THE PROBLEM: Set down, exactly and only, everything from the line containing "BB Sport Feldbett" down to the line containing "2015 Blazers Plus Sophie Cycling Tights" in the data below; the pictures are not part of the copy.

-- Opening Marker --

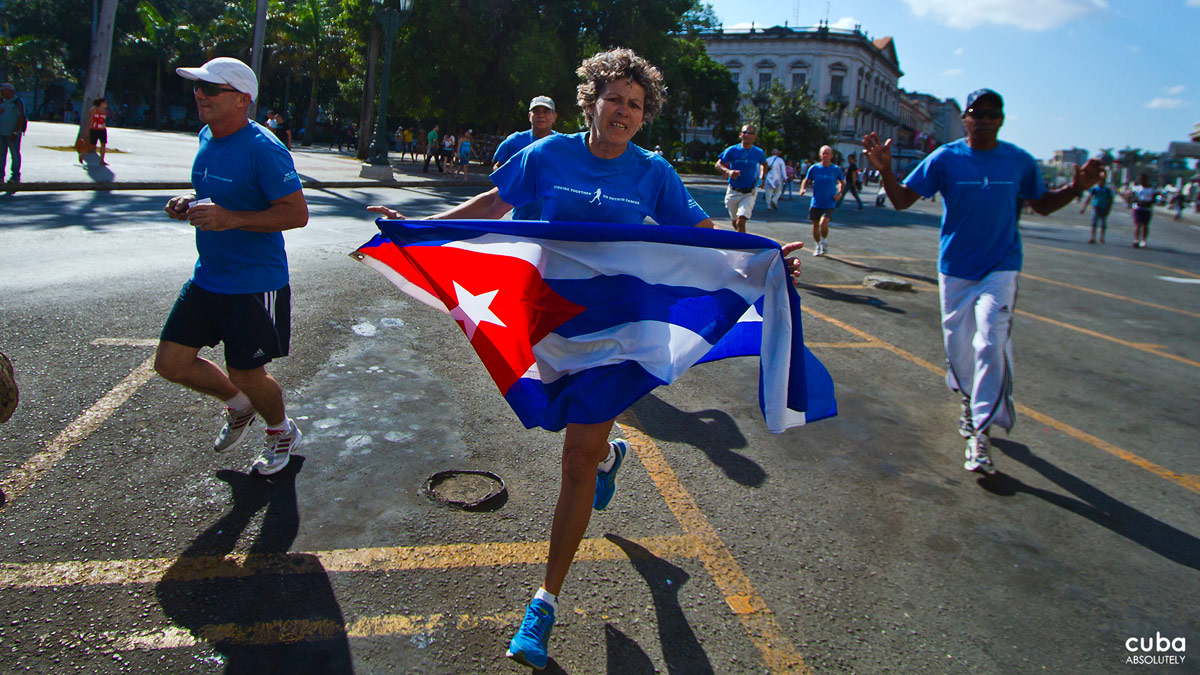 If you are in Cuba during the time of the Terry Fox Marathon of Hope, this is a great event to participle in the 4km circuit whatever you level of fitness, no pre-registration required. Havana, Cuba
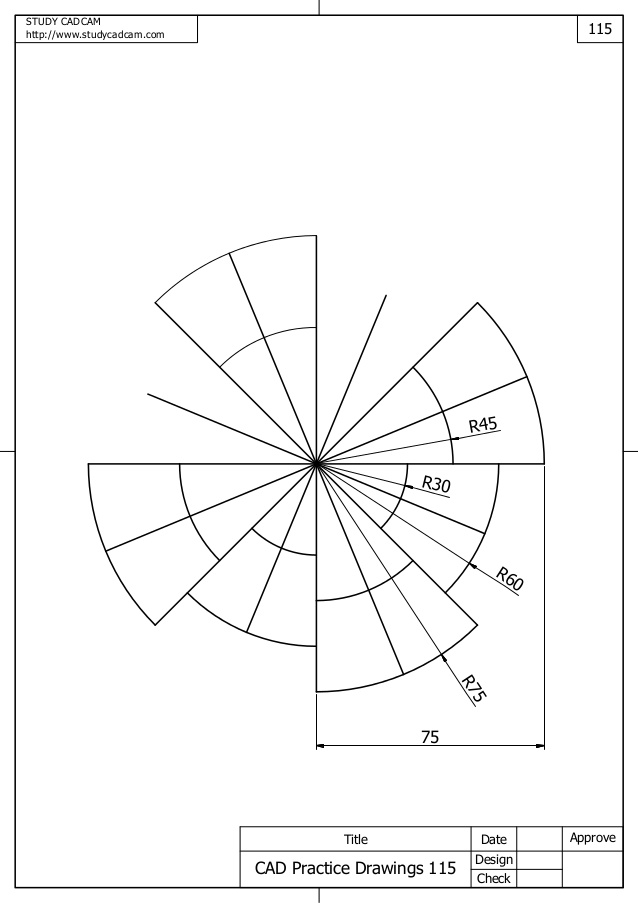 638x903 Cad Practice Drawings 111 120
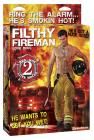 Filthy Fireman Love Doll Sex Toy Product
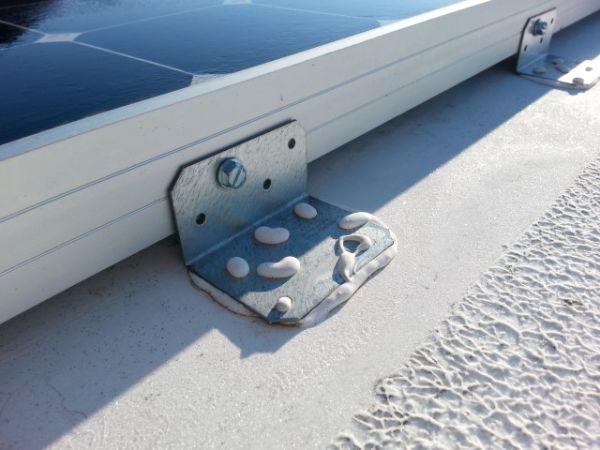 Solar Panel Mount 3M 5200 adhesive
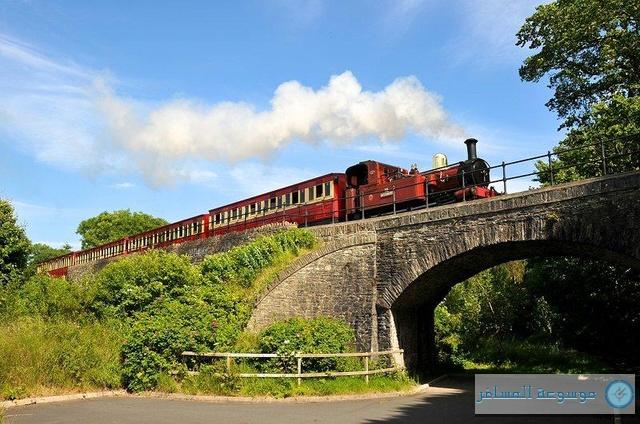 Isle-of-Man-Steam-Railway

-- Closing Marker --
-- Opening Marker --

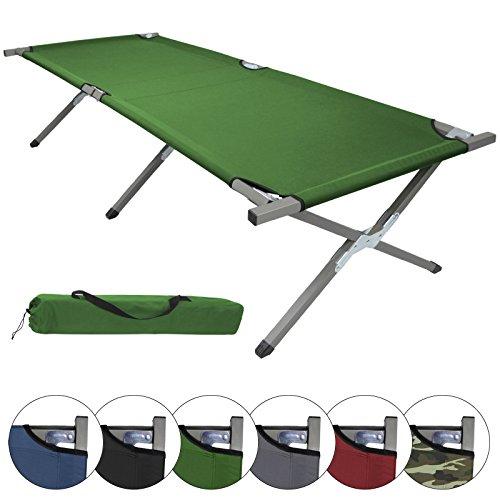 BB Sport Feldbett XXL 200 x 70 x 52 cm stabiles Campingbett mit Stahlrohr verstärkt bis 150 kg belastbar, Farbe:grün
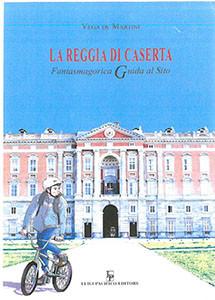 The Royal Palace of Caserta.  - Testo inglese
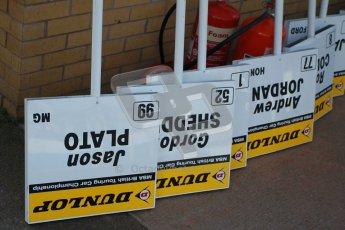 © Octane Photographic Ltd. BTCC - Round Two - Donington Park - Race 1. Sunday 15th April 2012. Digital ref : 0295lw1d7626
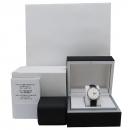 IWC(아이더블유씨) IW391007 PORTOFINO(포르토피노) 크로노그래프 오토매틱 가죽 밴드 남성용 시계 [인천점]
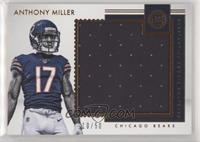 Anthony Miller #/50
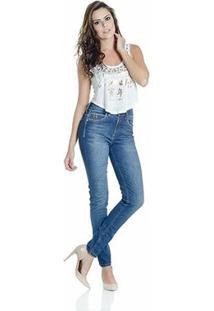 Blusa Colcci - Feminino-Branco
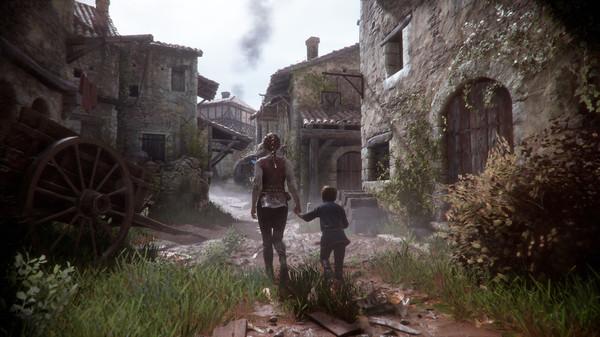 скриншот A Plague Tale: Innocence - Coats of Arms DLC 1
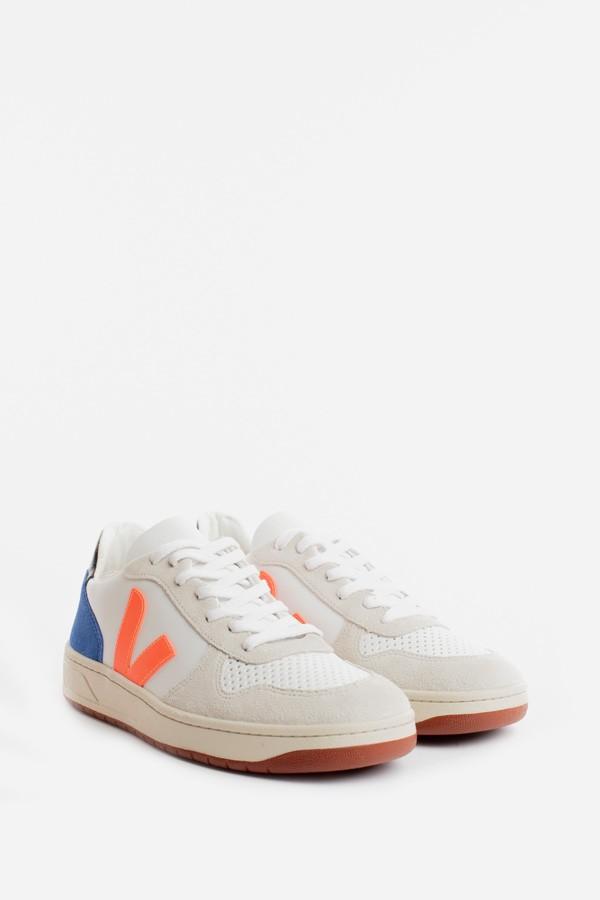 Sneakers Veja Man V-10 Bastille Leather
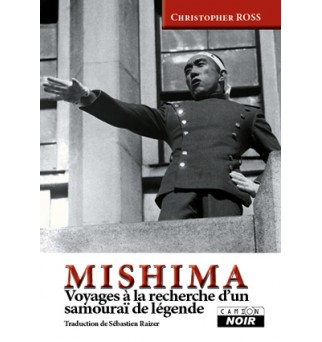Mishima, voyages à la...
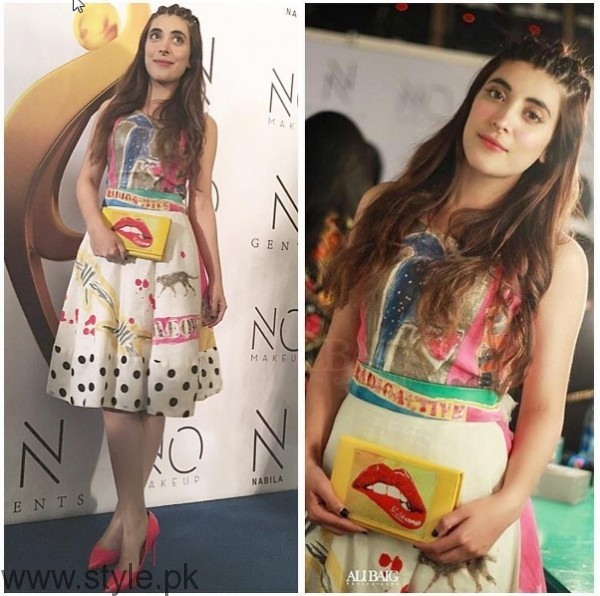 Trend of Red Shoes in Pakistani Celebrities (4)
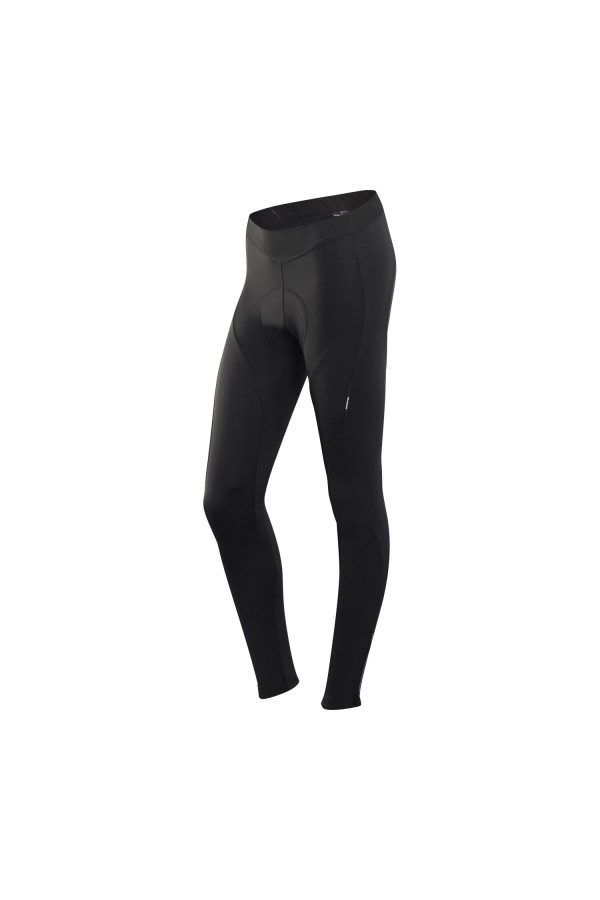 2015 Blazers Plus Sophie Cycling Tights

-- Closing Marker --

ANSWER SPACE:
 BB Sport Feldbett XXL 200 x 70 x 52 cm stabiles Campingbett mit Stahlrohr verstärkt bis 150 kg belastbar, Farbe:grün
 The Royal Palace of Caserta.  - Testo inglese
 © Octane Photographic Ltd. BTCC - Round Two - Donington Park - Race 1. Sunday 15th April 2012. Digital ref : 0295lw1d7626
 IWC(아이더블유씨) IW391007 PORTOFINO(포르토피노) 크로노그래프 오토매틱 가죽 밴드 남성용 시계 [인천점]
 Anthony Miller #/50
 Blusa Colcci - Feminino-Branco
 скриншот A Plague Tale: Innocence - Coats of Arms DLC 1
 Sneakers Veja Man V-10 Bastille Leather
Mishima, voyages à la...
 Trend of Red Shoes in Pakistani Celebrities (4)
 2015 Blazers Plus Sophie Cycling Tights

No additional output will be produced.